On the other hand, I would really stress the need for publishing and discussing the security requirements that you will mandate for non-public cloud as soon as possible. Considering the various things that have been throw here and there during meetings, we suspect that this will be the real challenge for most adtech. We would rather clear that uncertainty sooner than later.

[joshuaprismon]

_Would you be able to bring up the "local" build of the KV server in your data center (compute environment)? If not, are there specific technical barriers that prevent you from doing so?_

Yes. Any software we deploy would need to pass standard security/OSS scans.

In your production environment, do you have the ability to run a workload that is a Linux binary? Or a container?

Yes.

In your production environment, do you have the ability to run workloads on "bare metal" -- that is, not inside a VM?

Yes. though for a variety of reasons, we would prefer to use a containerization isolation strategy rather then a VM isolation pattern.

In your production environment, would the workload (say the KV server) be able to start a virtual machine (VM) using a VMM such as QEMU or Cloud Hypervisor? We ask, because eventually, we would like the "trusted" portion of the server to run inside a "Confidential VM" for confidentiality and security protection.
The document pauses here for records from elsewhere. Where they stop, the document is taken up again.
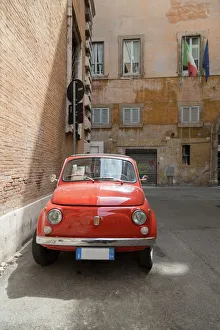 Flag Prints: Small old Fiat 500 car parked on a back street in Rome, Lazio, Italy, Europe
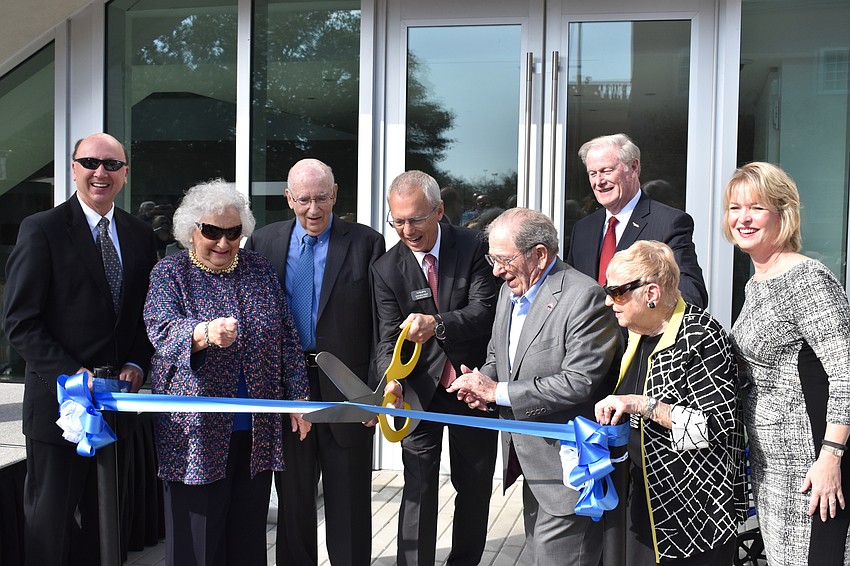 Mark Pritchett, Nancy and Phil Kotler, Steven High, Warren Coville, John Thraser, Margot Coville and Veronica Brady celebrate the ribbon cutting.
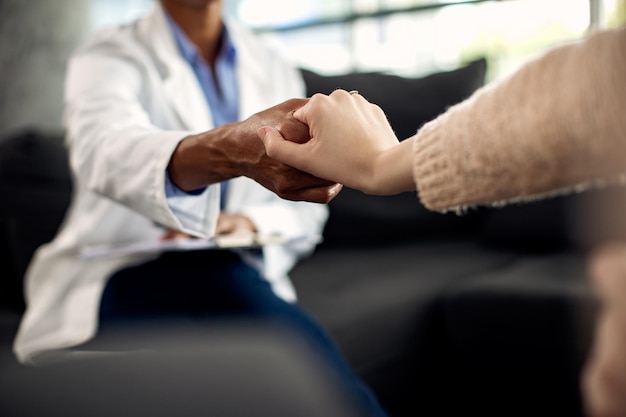 Primer plano de psicoterapeuta y su paciente tomándose de la mano durante una sesión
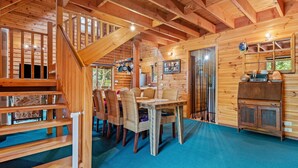 A wooden cabin interior with a dining area, a kitchen, and a staircase. - Stunning holiday home that has you feeling like you are in a Swiss chalet (Blairgowrie)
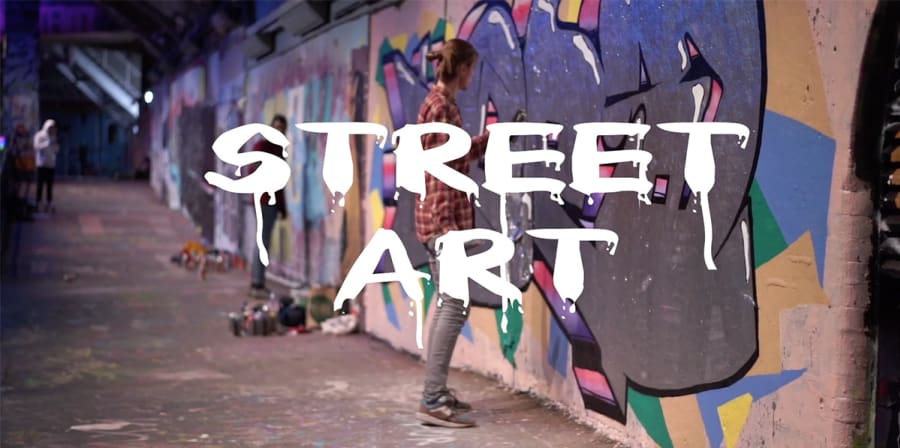 A still from a student film which reads 'Street Art' in white text against a background featuring a graffiti wall.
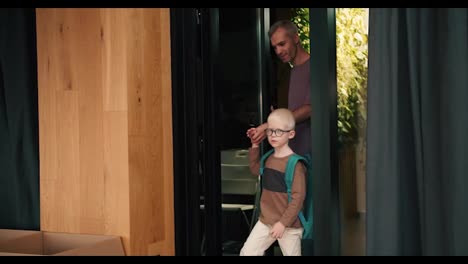 Ein-Vater-Mit-Grauen-Haaren-In-Einem-Lila-T-Shirt-Kam-Mit-Seinem-Sohn-Mit-Weißen-Haaren,-Einer-Runden-Brille-Und-Einem-Grünen-Rucksack-Zu-Einem-Club-Zur-Vorbereitung-Der-Kinder-Auf-Die-Schule,-Wo-Sie-Von-Einer-Lehrerin-In-Einem-Weißen-Hemd-Empfangen-Wurden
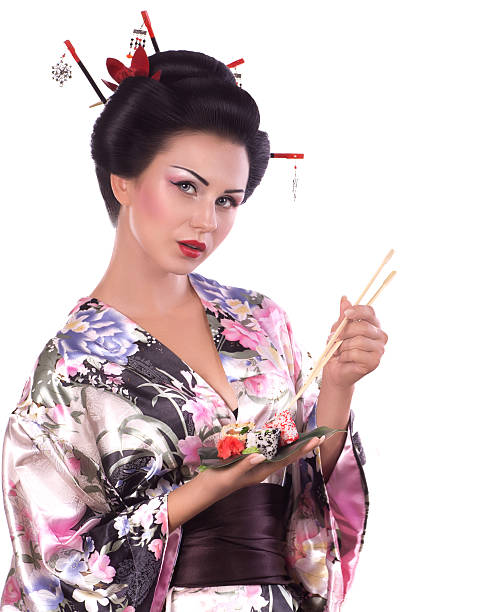 Young woman in Japanese kimono with chopsticks and sushi roll stock photo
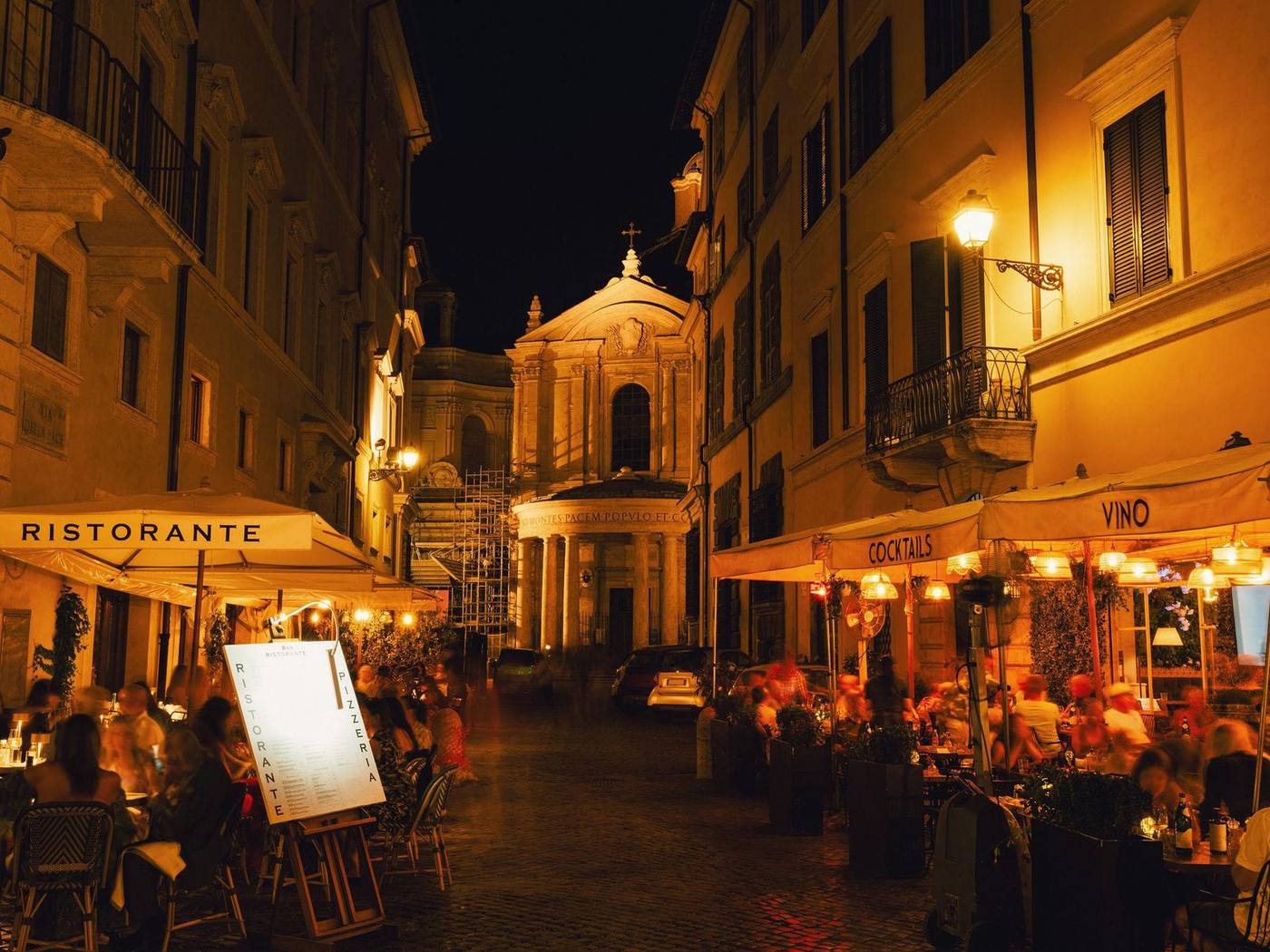 Cozy Roman trattoria street at night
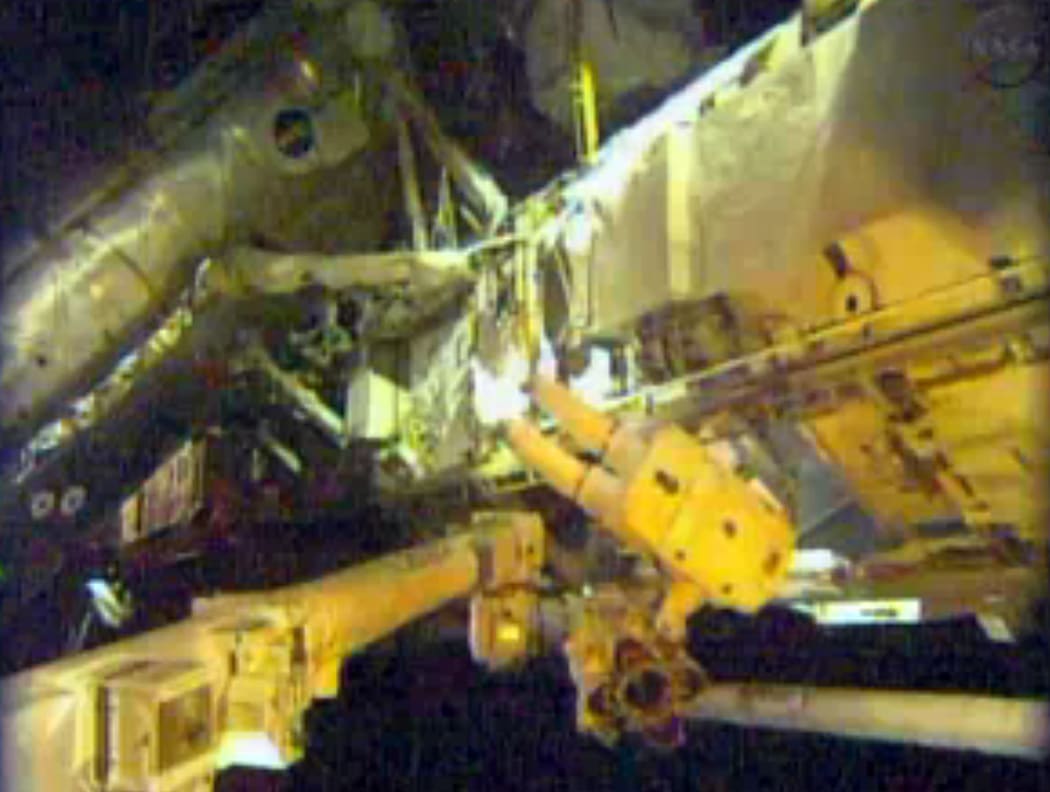 The astronauts are repairing a faulty cooling system.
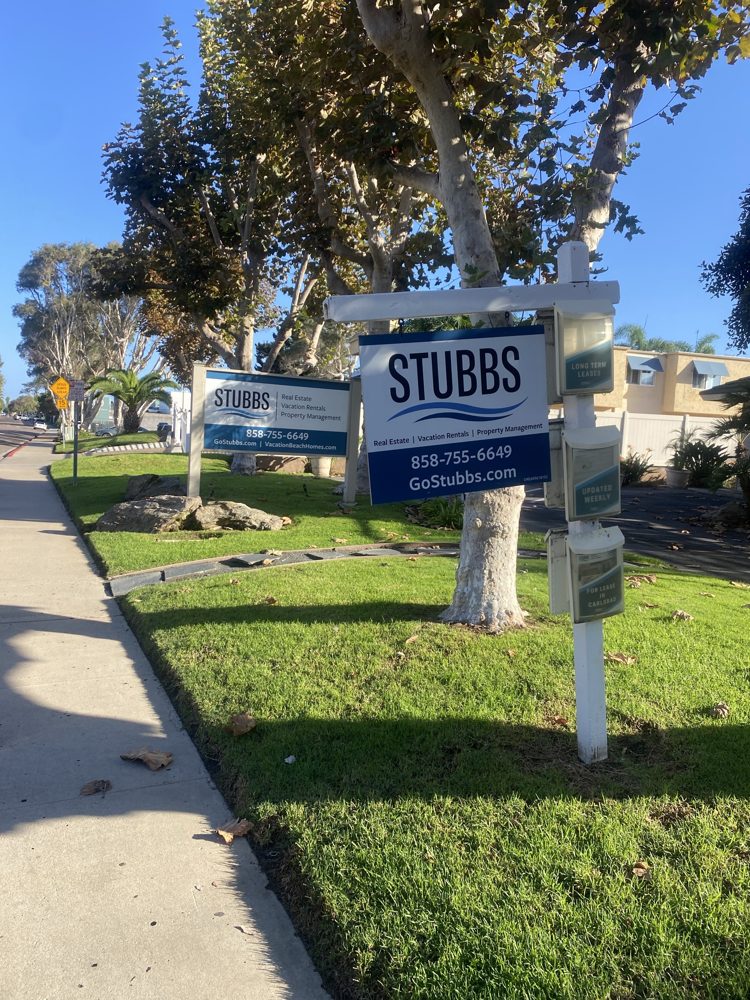 Stubbs signs on a lawn under sycamores on Sierra Avenue: real estate, vacation rentals, property management, with flyer boxes for long-term leases, updated weekly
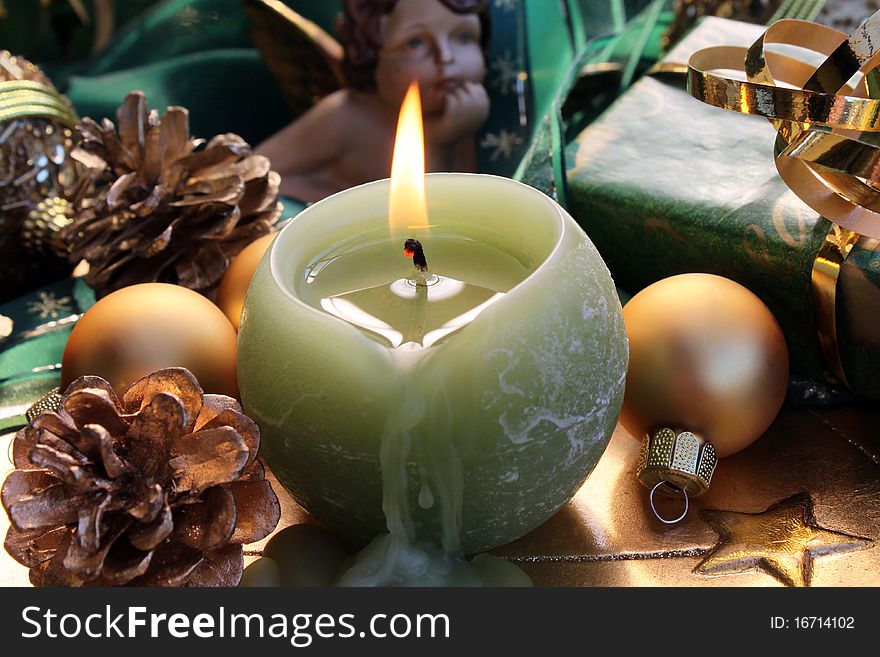 Burning candle with Christmas gift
I want to understand the threat model. the data in the K/V server is unprotected by definition, so the primary difference is bulk egress or network monitoring. Confidential VMs are needed in a multi-tenant environment. Bu in a single-tenant environment, we can secure workloads on the server using standard cgroups and namespaces. Data being exfilled would be a problem on the host as well, due to network passthrough.

do you use orchestration tools such as Kubernetes in your production environment? We are interested in understanding how a trusted server design that depends on virtualization and confidential VMs can be integrated with your application management and orchestration solutions.

K8s is in use. Typically, something like ArgoCD, Spinnaker, or Helm would be used to manage the service's rollout.

Trusted Execution Environments can rely on hardware-rooted guarantees and CPU-specific protections like encryption of memory in use. Two such CPU platforms available today are AMD's SEV-SNP and Intel's TDX. We welcome feedback on your ability to procure and deploy these technologies in your production environment.

TDX is fairly new—it didn't start getting deployed in new hardware until 2022. With hardware approaching 5-+ year deprecation windows, this would mandate new servers for K/V, assuming that the server bill of materials were updated to saphir rapids-based servers once the chips became available.